FAA joins GS Yuasa battery probe

Kyodo, AP, AFP-JIJI

Japanese and U.S. transportation officials went to Kyoto on Monday to inspect GS Yuasa Corp., which supplies lithium-ion batteries for Boeing Co.’s 787 Dreamliners, following the emergency landing of an All Nippon Airways Co. 787 last week that prompted the worldwide grounding of the jets, the transport ministry said.

The main Dreamliner battery, made by Kyoto-based GS Yuasa, is believed to have overcharged, causing smoke in the ANA 787 and prompting the Jan. 16 emergency landing at Takamatsu Airport in Kagawa Prefecture.

One official from the Land, Infrastructure, Transport and Tourism Ministry and two from the U.S. Federal Aviation Administration questioned GS Yuasa officials about the batteries’ design and production processes, the ministry said.

ANA said Monday the worldwide grounding of the Dreamliner forced it to cancel 335 domestic and international flights from Jan. 16 to next Sunday, affecting nearly 48,000 passengers.

On Sunday, the National Transportation Safety Board said the battery that caught fire in a Japan Airlines Boeing 787 in Boston earlier this month was not overcharged. But government investigators said there could still be problems with wiring or other charging components. That cell was located in an aft compartment along with an auxiliary power unit.

An examination of the flight data recorder indicated the battery didn’t exceed its designed voltage of 32 volts, the NTSB said.

NTSB investigators are continuing to look at the battery system. They plan to meet Tuesday with officials from Securaplane Technologies Inc., manufacturer of the charger for the batteries, at the company’s headquarters in Tucson, Arizona, said Kelly Nantel, a spokeswoman for the board.

“Potentially there could be some other charging issue,” Nantel said. “We’re not prepared to say there was no charging issue.”

Even though it appears the voltage limit wasn’t exceeded in the case of the JAL 787 battery that caught fire Jan. 7 in Boston, it’s possible the battery failures in that plane and in the ANA plane that made the emergency landing last week may be due to a charging problem, according to John Goglia, a former NTSB board member and aviation safety expert.

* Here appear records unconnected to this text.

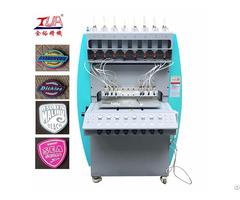 Automatic Machine Making Pvc Rubber Label
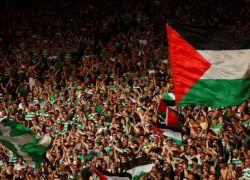 الاتحاد الاسكتلندي يحذر من رفع علم فلسطين خلال المباراة القادمة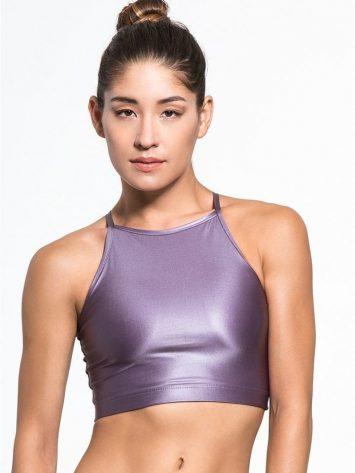 CHILL by WILL Alive Top Sexy Yoga Pilates Bra Top Purple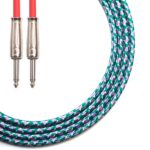 IRON INSTRUMENT CABLE STANDARD STRAIGHT TEXTILE CE (TR)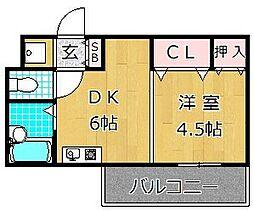 サングランデ1st[5階]の間取り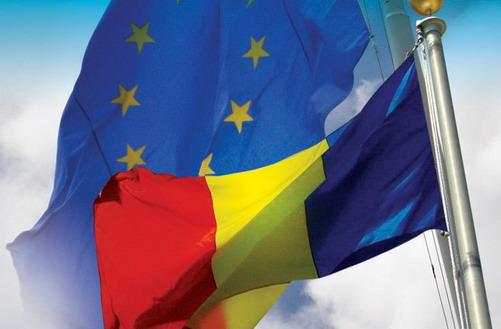 """Campania """"Europa, casa noastră"""" a trecut şi prin Cluj!"""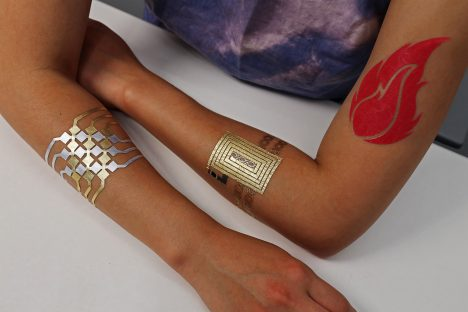 DuoSkin temporary tattoos can remotely control devices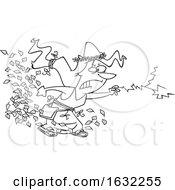 Poster, Art Print Of Cartoon Lineart Furious Mother Nature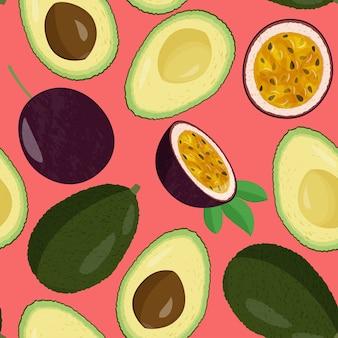 全体的に新鮮なアボカドと半分とパッションフルーツのシームレスなパターン。エキゾチックな食事の背景。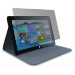 """Targus Privacy Screen 12"""" Microsoft SurfacePro 3 - Clear"""
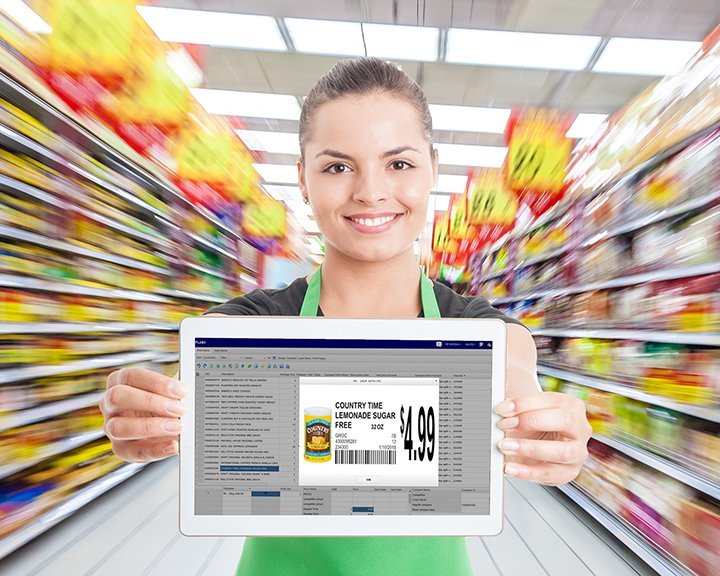 RTI Announces the Release of DESIGN-R-LABELS 4.0 at NRF 2018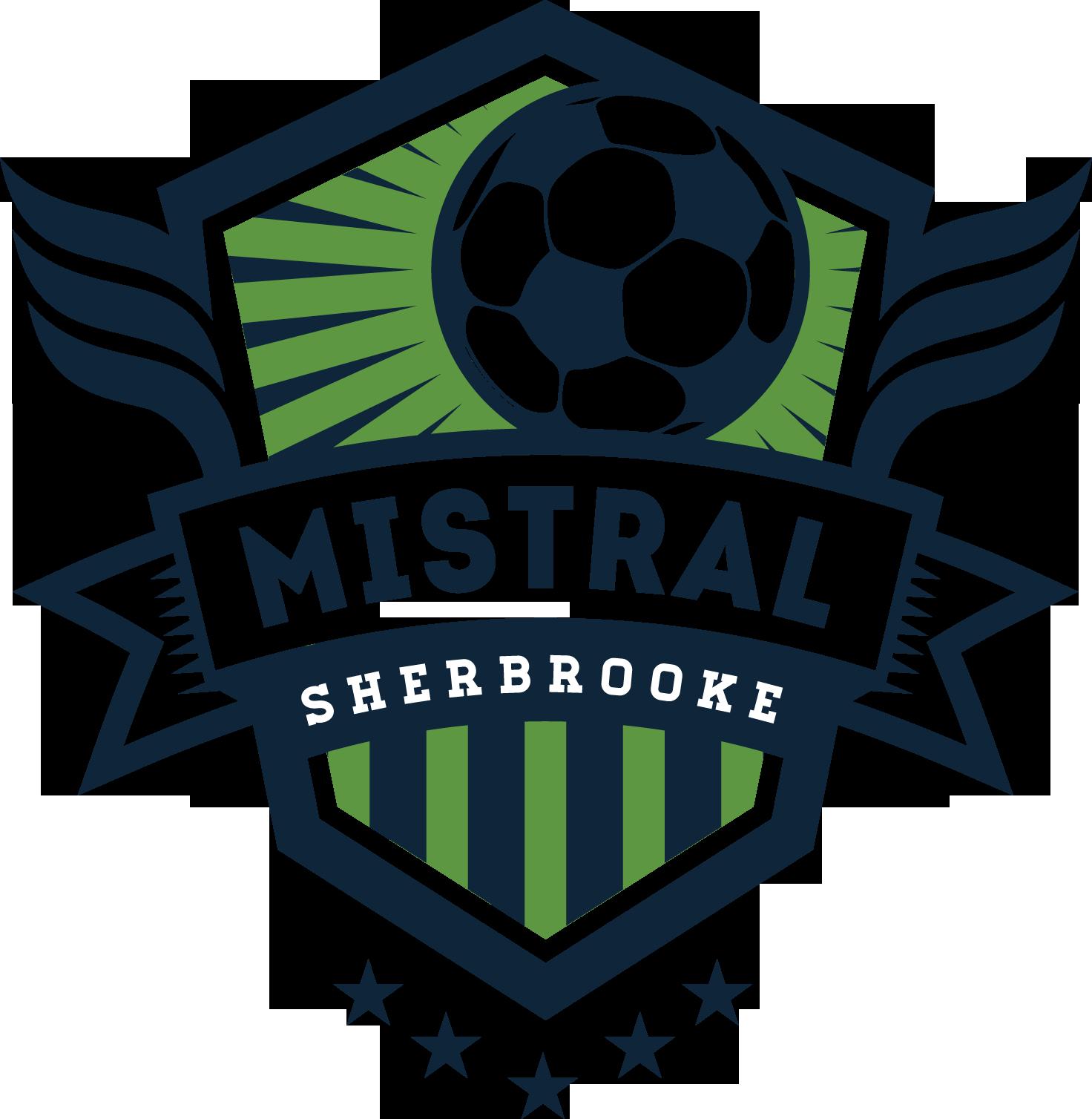 Club de soccer le Mistral de Sherbrooke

The problematic battery in the ANA jet was a larger unit in an electrical bay under the cockpit.

Too much current flowing too fast into a battery can overwhelm the cell, causing it to short-circuit and overheat even if the battery’s voltage remains within its design limit, he said.

“The battery is like a big sponge,” Goglia said. “You can feed it with an eye dropper or you can feed it with a garden hose. If allowed, it will soak up everything it can from the garden hose until it destroys itself.”

There are so many redundancies and safeguards in aviation that when an accident or mishap occurs, it almost always is the result of a chain of events rather than a single failure, he said.